49 lines (29 loc) · 4.98 KB

Phase 0 Research: Output Sanitisation Enforcement (Track B)

D1 — Getting secret spans for in-place redaction without breaking the detector

Decision: Add an additive func (d *Detector) Redact(content string) (redacted string, detections []security.Detection) method on the existing detector. It iterates the same d.patterns + d.customPatterns, respects IsCategoryEnabled + IsValid + IsKnownExample, and replaces each valid match via regex.ReplaceAllStringFunc with [REDACTED:<category>]. High-entropy and file-path scanners are NOT used for redaction (too false-positive-prone for mutation); redaction is pattern-based only.

Rationale: The current Detection struct carries no byte offsets and Scan() is consumed widely (activity log). Adding offsets would be a broad breaking change. ReplaceAllStringFunc gives in-place replacement and lets us collect the categories replaced for the policy_decision record — reuse without API churn. Match() already returns matched strings; replacement at the regex level is the natural inverse.

Alternatives considered: (a) Add StartOffset/EndOffset to Detection — rejected, breaks/bloats the widely-stored type. (b) Re-run a second regex pass in the sanitizer with copied patterns — rejected, duplicates pattern ownership and drifts from the detector's config gating.

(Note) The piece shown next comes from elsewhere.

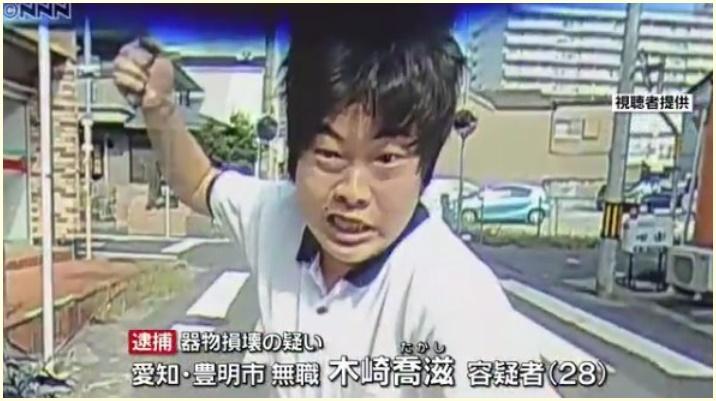 木崎喬滋,顔画像,ドラレコ動画,犯行現場,住所,処置入院,逮捕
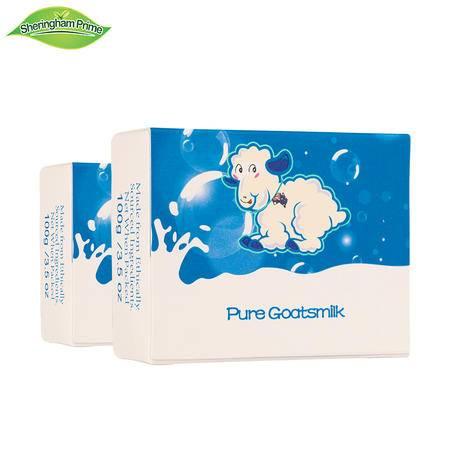 【特惠】澳洲进口Sheringham Prime羊奶手工香皂2块装(原味)100g/块*2块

D2 — Spotlight delimiter format + spoof escaping (FR-B1, FR-B2)

Decision: Wrap untrusted text as:

«untrusted:SERVER/TOOL»
<escaped content>
«/untrusted:SERVER/TOOL»

Use the guillemet sentinel «…» (rare in tool output). Before wrapping, escape any occurrence of the sentinel characters « / » in the body by replacing them with their HTML-style entity (&laquo;/&raquo;) so content cannot forge a closing delimiter (FR-B2). The wrapper names the originating server/tool so an evaluator/model can attribute the data. Spotlighting is lossless: the only transformation to the body is the reversible sentinel escape.

Rationale: Explicit, human- and model-readable, attributable, and the escape closes the breakout vector. Guillemets are extremely uncommon in real tool payloads, minimising escape noise.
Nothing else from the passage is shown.